Basically, he has been driven to play every part of the game the right way and that has kept the Red Sox relevant and successful which can be seen in his second World Series win in 2013. 

However, as Roman generals knew all too well, glory has its cost and an expiration date. 


Pedroia missed large parts of the 2010, 2015 and 2017 seasons due to injury. Playing hard every day has taken its toll on the man and it now presents the greatest challenge of his stellar career. Cartilage restoration surgery on his left knee has had Pedroia on the disabled list for all but three games this season.

An abbreviated return to the roster ended quickly and he had to re-engage rehabbing the knee. Pedroia isn't even in Boston having returned to his home in Arizona to focus on the process. The Red Sox have no timetable for his return just yet.

This injury puts the second baseman and the Red Sox in a difficult predicament. 

Pedroia turns 35 next month and is under contract through 2021 to the tune of $40 million over those three seasons.
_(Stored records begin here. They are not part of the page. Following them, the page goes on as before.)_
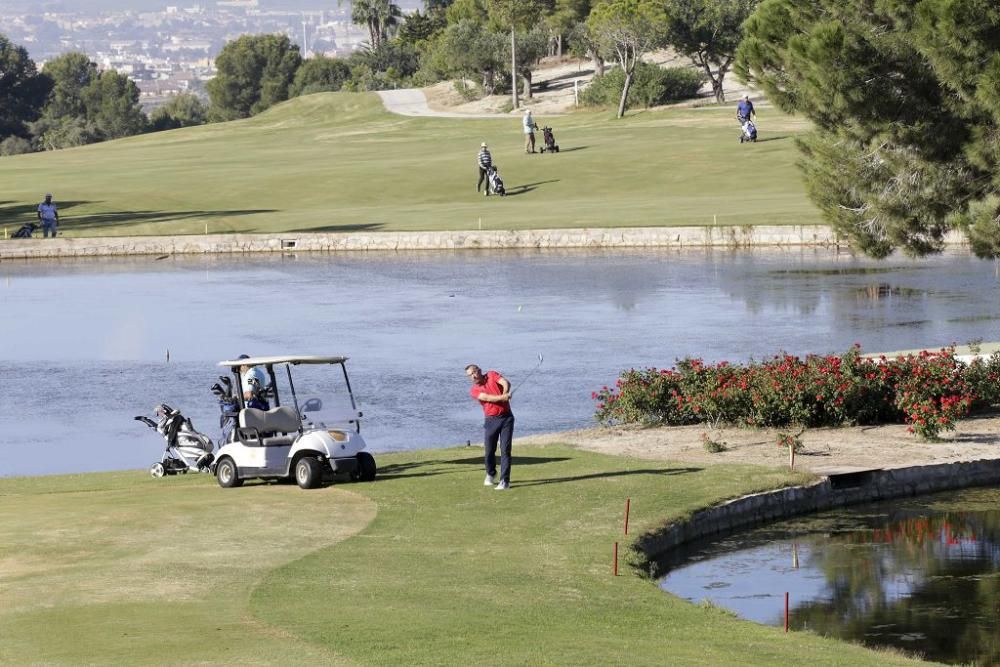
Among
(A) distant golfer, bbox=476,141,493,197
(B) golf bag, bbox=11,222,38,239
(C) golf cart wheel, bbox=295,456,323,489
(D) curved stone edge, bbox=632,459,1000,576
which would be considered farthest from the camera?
(A) distant golfer, bbox=476,141,493,197

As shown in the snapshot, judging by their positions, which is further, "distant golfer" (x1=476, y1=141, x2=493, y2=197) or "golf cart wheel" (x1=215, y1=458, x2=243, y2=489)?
"distant golfer" (x1=476, y1=141, x2=493, y2=197)

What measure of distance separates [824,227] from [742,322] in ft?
48.1

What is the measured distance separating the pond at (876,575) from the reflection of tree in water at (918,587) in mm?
10

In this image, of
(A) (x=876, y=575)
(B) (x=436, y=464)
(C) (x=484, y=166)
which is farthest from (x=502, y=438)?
(C) (x=484, y=166)

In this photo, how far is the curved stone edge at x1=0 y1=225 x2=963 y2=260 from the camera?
167 ft

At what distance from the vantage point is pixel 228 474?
20438 millimetres

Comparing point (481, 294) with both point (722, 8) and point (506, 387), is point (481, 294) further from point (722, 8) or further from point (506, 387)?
point (722, 8)

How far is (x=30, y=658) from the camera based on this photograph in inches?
463

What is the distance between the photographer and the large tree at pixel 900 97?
75.8 feet

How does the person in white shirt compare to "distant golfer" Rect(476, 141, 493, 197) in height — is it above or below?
above

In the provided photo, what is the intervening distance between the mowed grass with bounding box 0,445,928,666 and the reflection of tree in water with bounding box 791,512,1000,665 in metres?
1.35

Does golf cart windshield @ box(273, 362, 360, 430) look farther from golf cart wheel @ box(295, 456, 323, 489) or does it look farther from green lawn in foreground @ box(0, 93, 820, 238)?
green lawn in foreground @ box(0, 93, 820, 238)

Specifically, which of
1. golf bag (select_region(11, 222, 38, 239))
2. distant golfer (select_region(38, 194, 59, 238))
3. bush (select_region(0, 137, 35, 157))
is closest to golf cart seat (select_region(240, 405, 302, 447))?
distant golfer (select_region(38, 194, 59, 238))

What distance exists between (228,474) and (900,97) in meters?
11.2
The team has had to make plans for another World Series run, possibly without him, signing free agent Brandon Phillips for depth behind a platoon of Eduardo Nunez and Brock Holt. And the team is eyeing the trade market prior to the July 31st deadline.
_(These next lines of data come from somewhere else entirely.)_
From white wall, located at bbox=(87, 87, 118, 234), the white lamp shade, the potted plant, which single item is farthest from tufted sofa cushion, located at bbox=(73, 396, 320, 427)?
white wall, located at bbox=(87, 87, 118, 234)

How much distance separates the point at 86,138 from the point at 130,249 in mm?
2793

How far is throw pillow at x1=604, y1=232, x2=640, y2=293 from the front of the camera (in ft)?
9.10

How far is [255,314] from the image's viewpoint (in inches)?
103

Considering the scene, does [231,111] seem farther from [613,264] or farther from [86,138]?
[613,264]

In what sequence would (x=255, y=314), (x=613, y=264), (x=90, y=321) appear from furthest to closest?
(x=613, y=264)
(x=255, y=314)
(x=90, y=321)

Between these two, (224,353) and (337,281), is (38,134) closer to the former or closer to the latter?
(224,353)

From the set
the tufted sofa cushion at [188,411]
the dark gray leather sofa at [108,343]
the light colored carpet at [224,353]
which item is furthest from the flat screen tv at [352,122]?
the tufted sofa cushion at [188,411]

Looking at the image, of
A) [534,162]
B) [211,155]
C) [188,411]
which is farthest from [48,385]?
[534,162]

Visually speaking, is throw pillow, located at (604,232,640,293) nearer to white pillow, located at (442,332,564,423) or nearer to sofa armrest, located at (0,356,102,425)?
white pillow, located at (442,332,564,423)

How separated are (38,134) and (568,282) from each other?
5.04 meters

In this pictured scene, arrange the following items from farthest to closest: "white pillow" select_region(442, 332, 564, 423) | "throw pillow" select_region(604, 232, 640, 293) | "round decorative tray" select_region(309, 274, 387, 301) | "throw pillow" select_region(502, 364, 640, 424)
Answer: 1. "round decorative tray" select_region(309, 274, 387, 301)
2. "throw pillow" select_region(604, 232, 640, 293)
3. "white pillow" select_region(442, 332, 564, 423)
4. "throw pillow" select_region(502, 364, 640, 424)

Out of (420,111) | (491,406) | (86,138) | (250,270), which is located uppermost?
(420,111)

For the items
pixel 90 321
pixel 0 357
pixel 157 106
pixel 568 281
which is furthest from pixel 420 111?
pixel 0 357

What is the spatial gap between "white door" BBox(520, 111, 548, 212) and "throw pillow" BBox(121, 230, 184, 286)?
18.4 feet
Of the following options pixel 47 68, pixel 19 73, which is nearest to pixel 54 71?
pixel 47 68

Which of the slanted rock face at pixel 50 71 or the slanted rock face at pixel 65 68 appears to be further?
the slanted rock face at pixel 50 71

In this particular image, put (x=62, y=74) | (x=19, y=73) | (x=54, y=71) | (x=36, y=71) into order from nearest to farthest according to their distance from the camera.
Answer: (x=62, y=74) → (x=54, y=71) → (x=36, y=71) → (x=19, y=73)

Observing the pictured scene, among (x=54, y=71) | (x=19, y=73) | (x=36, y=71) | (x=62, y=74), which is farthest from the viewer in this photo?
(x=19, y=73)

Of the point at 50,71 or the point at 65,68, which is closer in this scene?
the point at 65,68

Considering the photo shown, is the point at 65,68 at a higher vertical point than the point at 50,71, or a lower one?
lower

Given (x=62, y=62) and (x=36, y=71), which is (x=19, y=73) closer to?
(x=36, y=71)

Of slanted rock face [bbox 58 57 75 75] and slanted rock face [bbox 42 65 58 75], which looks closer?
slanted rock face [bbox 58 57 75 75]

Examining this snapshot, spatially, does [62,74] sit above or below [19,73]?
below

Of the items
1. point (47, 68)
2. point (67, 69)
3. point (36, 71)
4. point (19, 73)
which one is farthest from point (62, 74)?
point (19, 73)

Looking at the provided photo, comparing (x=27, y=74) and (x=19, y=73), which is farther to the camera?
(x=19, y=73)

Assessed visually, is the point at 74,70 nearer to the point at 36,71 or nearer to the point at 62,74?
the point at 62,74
One would think Pedroia is a player that just couldn't be considered for trade. After all, too many of us remember watching Wade Boggs get his 3,000th hit in a Devil Rays uniform. But can the team expect him back in September? Can they count on him next year and beyond? Will he be able to return to something close to his all-out hustling style of play?

Long rehabs, especially on knees, make for serious concerns.

Have we seen the last brilliance of The Laser Show? Will what Dustin Pedroia has to offer the next time we see him on the field pale in comparison to what we've come to know and expect?

Personally, this baseball fan isn't betting against him having witnessed his entire career and the way he played it. No position shift. No trade to a team at the bottom of the standings looking to sell a few more tickets.

The Red Sox know all too well what Pedroia has meant to their organization and that he very well could have more to offer. That's what they were banking on when they made him the first second baseman ever to sign a $100 million contract.

For now, however, the question still looms. The same question those Roman generals faced even in the midst of their greatest glory. Will someone else decide his fate or will he get to make that decision for himself?

In the case of  Dustin Pedroia let's all hope we have him around doing his thing for a while longer. Baseball is better with him as a part of it.